Ingredients

The following ingredients have 6 Servings
  • 1 can Kidney Beans (drained (15 ounces))
  • 2 cups Chicken Stock/Broth
  • 10 oz Enchilada Sauce (hot or medium)
  • 2 pounds Chicken Tenders (or breasts)
  • 1 Yellow/Brown Onion
  • 1 cup Green Pepper (diced)
  • 1 packet Taco Seasoning (regular or cheesy)
  • 2 oz Green Chiles (seeds removed, minced (Optional))
  • 1 cup Frozen Corn
  • 3 cups Taco Chips
  • 2 cups Mexican flavored shredded cheese mix
  • 1 tablespoon Fresh Cilantro (minced)
  • Sour cream (to garnish)
  • Scallions (to garnish (optional))
  • 2 "rice" cups Jasmine Rice
  • 2 cups Fresh Water

Instruction

  • Add kidney beans, chicken broth, enchilada sauce, chicken, onions, peppers, taco seasoning, green chilis and corn to pressure cooker cooking pot.
  • If making rice at the same time, place tall legged trivet into cooking pot.
  • Rinse rice well and place into stainless steel flat bottomed insert pan.
  • Place rice pan on top of trivet.
  • Pour in two cups of fresh water (or chicken broth) and cover with lid (only if the lid has steam holes).
  • Lock on lid and close pressure valve.
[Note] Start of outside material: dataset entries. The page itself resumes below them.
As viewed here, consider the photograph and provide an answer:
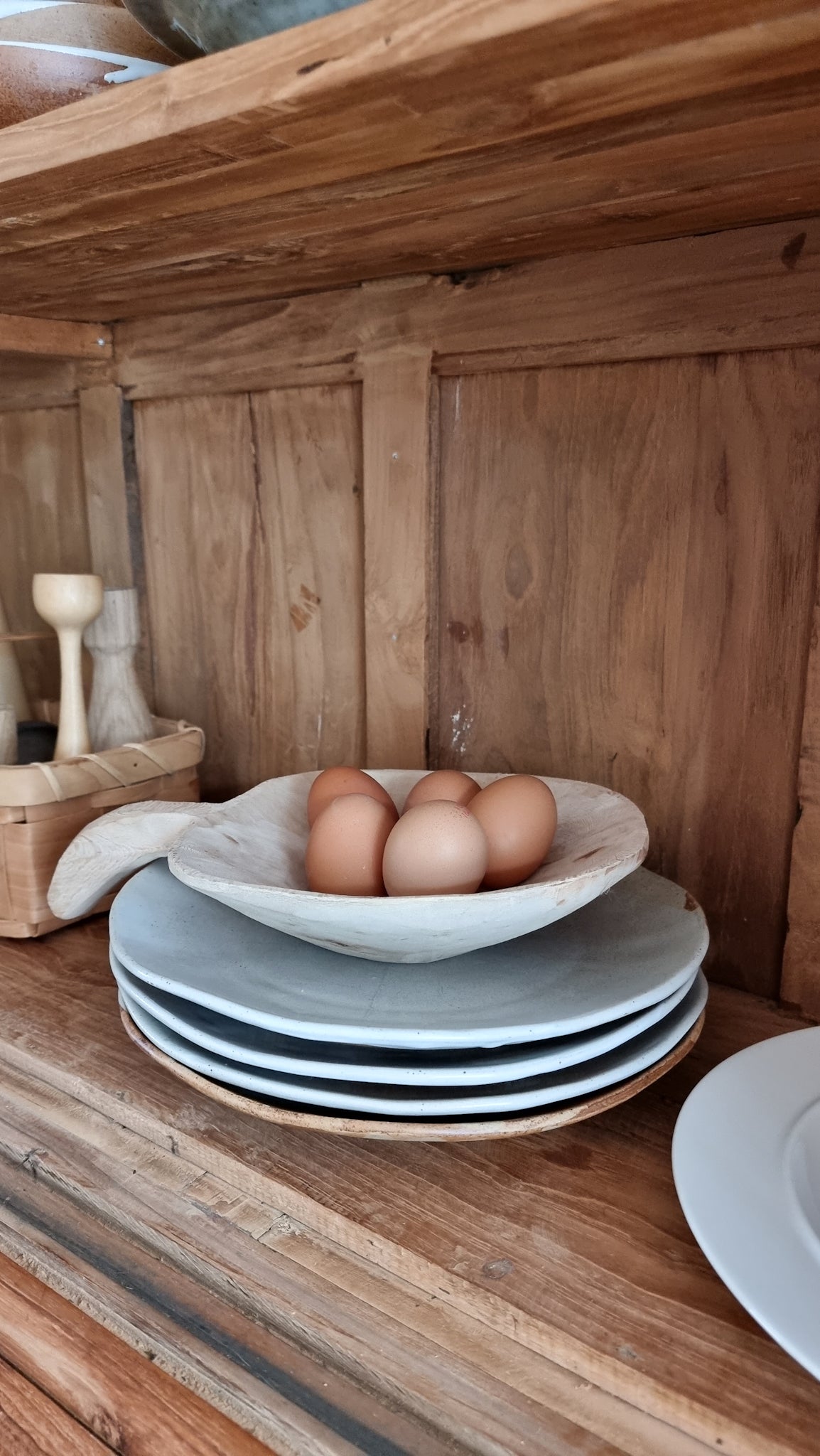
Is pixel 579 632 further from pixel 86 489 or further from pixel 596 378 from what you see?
pixel 86 489

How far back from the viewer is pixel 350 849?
62 centimetres

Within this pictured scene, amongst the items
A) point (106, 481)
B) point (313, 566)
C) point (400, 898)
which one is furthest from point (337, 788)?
point (106, 481)

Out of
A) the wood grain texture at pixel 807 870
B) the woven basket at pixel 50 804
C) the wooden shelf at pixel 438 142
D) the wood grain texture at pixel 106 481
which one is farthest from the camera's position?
the wood grain texture at pixel 106 481

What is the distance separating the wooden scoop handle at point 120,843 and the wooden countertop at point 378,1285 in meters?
0.15

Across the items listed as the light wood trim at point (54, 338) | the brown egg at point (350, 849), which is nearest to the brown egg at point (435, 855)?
the brown egg at point (350, 849)

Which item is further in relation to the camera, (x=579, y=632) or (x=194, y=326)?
(x=194, y=326)

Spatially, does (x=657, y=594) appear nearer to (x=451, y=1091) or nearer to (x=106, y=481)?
(x=451, y=1091)

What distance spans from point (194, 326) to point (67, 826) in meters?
0.50

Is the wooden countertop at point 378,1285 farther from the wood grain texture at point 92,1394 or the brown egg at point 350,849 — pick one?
the brown egg at point 350,849

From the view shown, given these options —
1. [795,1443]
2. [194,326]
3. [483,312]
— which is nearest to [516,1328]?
[795,1443]

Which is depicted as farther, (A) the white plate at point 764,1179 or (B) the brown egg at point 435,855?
(B) the brown egg at point 435,855

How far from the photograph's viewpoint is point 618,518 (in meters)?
0.76

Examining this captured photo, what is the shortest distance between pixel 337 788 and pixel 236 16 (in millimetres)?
447

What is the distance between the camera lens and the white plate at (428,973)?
20.7 inches
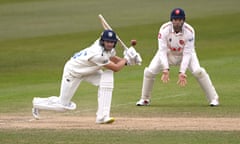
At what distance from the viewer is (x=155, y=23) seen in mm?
34219

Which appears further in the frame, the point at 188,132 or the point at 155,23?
the point at 155,23

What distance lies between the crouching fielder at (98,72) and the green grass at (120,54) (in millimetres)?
983

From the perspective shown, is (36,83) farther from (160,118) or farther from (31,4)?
(31,4)

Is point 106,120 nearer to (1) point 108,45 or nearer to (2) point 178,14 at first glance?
(1) point 108,45

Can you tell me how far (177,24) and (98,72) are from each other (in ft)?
8.12

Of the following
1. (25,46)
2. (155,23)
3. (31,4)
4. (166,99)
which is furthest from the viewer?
(31,4)

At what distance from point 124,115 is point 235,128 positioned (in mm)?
2873

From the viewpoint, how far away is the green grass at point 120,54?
40.0 ft

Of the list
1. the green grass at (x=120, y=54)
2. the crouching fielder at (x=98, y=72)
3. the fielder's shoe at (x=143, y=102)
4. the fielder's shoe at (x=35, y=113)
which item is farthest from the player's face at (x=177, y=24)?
the fielder's shoe at (x=35, y=113)

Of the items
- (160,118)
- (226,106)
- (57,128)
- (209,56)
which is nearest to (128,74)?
(209,56)

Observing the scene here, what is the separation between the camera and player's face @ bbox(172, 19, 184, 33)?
15.4 metres

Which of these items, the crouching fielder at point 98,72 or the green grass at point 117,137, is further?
the crouching fielder at point 98,72

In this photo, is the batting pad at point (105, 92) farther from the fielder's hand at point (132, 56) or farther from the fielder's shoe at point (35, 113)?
the fielder's shoe at point (35, 113)

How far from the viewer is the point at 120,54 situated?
91.7 feet
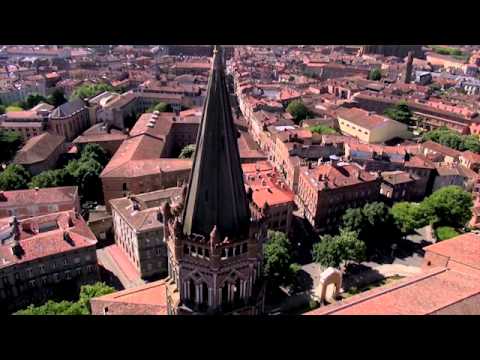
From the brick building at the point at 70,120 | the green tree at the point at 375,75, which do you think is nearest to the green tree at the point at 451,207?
the brick building at the point at 70,120

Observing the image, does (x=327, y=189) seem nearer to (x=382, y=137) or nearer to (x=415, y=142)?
(x=382, y=137)

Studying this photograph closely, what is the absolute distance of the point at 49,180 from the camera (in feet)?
184

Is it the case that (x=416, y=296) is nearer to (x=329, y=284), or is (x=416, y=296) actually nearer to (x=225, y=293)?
(x=225, y=293)

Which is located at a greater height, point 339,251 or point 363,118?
point 363,118

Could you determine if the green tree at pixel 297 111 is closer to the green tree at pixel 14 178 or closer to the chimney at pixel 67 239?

Cook at high pressure for 4 minutes.
  • When beep sounds, wait 10 minutes and then release the rest of the pressure.
  • Remove pan of rice and trivet from cooking pot. Fluff the rice and set aside.
  • If large pieces of chicken were used, remove them and cut them up and place back into pot, otherwise, continue with the next step.
  • Add shredded cheese, a handful at a time and mix through.
  • Add cilantro and taco chips and mix through until cheese is all melted.
  • Serve with a dollop of sour cream and scallions on top.